When production companies come to film in Las Vegas, it typically means opportunities for local businesses and professionals, from dry cleaners and makeup and hair stylists to caterers and aerial/drone photographers. According to Lola Pictures producer Chris Ramirez (formerly of film company Silver State Production Services), however, big-budget movies tend to favor their own crew members as opposed to contracting locals. What’s most beneficial to the industry and city are the smaller independent films.
“You can get more control, bring it to your town and make [Vegas] look like a real serious community and industry,” Ramirez says. But those movies often rely on the types of tax credits other states readily offer. New Mexico—which Preiss called Nevada’s biggest competitor outside of Hollywood, and which backdropped blockbuster film The Avengers and five seasons of Breaking Bad—has had much success with its 25-30 percent refundable tax credit, up to $50 million available each fiscal year. It generated $1.5 billion for New Mexico’s economy and employed nearly 16,000 people between 2010 and 2014, according to a state study. California, which offers 20-25 percent in tax credits (and various ancillary rebates), recently raised its yearly cap to $230 million in rebates, and it goes up another $100 million in 2019.

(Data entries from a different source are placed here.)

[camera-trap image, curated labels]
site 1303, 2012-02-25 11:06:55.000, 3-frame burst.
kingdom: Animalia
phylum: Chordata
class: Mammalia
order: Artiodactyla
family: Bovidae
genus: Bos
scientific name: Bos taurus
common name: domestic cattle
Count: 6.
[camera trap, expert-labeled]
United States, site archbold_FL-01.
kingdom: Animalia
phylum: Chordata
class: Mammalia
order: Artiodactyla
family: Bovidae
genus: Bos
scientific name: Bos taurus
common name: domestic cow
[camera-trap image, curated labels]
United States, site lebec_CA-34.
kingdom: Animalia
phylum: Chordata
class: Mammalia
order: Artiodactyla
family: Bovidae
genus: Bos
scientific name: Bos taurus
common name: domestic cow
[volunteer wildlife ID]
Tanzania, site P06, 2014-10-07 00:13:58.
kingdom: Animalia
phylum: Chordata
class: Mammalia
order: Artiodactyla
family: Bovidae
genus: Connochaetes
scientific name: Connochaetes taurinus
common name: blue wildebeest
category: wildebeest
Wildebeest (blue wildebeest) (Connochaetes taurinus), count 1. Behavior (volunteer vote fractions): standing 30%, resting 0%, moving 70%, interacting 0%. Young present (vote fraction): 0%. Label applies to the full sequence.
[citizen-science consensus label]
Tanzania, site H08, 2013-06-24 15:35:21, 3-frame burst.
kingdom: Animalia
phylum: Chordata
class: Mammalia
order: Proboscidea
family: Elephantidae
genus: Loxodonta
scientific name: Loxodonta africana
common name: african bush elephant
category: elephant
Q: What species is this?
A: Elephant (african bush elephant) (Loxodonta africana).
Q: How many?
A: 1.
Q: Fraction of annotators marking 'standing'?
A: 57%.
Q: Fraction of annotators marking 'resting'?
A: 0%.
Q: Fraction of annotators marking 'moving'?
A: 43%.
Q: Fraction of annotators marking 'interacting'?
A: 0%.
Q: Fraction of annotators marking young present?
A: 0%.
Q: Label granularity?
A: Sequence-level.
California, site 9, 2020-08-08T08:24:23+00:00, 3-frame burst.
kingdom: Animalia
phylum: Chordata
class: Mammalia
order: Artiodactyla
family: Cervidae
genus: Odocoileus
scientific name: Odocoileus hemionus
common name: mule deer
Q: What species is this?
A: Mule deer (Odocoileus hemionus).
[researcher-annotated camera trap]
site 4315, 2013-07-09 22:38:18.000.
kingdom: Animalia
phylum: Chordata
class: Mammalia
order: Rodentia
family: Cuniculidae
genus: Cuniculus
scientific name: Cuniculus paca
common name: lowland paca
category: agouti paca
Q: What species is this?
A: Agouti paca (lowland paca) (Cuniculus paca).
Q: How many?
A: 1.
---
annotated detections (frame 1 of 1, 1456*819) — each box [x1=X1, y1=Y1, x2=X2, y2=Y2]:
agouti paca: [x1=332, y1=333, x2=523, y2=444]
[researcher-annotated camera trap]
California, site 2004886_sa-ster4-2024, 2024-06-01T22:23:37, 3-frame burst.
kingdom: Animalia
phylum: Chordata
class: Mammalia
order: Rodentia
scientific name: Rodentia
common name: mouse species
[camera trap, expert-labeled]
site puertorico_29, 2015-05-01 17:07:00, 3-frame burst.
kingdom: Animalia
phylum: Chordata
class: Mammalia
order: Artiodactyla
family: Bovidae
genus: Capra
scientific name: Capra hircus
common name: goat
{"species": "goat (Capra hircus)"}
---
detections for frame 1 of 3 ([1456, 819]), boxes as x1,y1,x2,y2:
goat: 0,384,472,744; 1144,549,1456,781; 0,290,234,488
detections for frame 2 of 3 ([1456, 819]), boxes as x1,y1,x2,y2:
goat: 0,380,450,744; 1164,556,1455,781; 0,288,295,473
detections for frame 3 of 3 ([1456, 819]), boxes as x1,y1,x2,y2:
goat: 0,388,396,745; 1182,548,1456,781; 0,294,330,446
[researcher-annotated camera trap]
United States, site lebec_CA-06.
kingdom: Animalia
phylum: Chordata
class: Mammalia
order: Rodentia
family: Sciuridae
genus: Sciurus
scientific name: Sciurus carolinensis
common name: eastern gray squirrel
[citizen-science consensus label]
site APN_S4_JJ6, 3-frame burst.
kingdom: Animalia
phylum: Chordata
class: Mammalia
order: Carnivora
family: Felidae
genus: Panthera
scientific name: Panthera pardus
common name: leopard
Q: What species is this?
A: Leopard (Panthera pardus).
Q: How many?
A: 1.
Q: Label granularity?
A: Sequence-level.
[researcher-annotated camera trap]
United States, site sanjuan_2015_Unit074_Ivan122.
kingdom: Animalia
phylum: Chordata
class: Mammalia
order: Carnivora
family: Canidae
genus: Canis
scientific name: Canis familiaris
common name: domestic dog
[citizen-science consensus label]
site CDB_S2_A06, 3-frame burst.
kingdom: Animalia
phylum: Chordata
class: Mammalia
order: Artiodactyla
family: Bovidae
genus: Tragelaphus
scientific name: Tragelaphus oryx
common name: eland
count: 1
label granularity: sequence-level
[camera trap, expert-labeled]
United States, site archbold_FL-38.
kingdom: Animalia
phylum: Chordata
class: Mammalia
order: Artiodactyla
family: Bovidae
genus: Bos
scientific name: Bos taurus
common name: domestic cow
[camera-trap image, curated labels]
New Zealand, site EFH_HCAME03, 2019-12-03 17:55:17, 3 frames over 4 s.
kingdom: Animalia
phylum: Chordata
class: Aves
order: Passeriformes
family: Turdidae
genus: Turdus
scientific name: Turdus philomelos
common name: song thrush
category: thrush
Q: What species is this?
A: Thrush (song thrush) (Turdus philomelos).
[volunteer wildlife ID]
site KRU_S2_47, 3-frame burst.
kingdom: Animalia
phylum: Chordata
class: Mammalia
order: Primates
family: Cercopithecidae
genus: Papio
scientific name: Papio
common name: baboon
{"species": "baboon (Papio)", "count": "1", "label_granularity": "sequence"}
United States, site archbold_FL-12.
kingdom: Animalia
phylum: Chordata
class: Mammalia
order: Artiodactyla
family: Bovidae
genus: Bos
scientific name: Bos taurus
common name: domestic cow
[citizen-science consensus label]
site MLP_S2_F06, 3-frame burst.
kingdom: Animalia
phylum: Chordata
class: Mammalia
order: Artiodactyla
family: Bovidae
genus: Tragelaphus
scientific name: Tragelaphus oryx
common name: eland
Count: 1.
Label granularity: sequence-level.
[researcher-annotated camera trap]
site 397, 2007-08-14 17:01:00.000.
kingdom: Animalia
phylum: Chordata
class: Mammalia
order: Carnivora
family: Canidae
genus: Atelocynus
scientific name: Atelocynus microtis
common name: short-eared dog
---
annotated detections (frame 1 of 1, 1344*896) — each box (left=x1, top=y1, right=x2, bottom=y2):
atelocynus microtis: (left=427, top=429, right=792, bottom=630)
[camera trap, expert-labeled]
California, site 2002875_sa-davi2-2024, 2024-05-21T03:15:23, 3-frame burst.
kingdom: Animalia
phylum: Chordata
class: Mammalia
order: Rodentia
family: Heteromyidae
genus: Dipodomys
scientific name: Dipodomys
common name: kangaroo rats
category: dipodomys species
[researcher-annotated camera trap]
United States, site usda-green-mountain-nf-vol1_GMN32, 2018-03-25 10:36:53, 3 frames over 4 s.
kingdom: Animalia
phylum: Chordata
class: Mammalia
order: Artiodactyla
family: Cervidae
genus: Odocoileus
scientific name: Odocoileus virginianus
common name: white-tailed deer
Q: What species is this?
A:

Local industry contractor JR Reid, who founded JR Lighting 25 years ago, says he flourished in 2014 and early 2015, when incentivized projects included a handful of feature films (including Frank & Lola, which boasted a purely local crew and employed Reid). After the tax-abatement approval, and in anticipation of the increased workload, Reid hired personnel and invested in new equipment. But then the credit package slipped away, and business fell from the heights of last year. He’s not despondent, though, as he predicts a “reasonable” 2016, which could see business from political TV ads, and he sees promise in the 2017 lawmaking session. “We’re hoping after the election’s over and we get back to the Legislature next year, we’ll see movement toward the incentives being funded again.”
Ramirez adds that the credits mean credibility, and compares September’s decision to that of the recent rate increase on solar-power customers—two growing industries in Nevada, still running the gauntlet.
“We’re not the only people looking at this” he says. “It’s national, even international. Investors and big companies and financiers—and back to the people on the ground—look at these decisions and wonder if they should plant a flag here. Once we renege on [tax incentives] … they don’t think we’re serious.”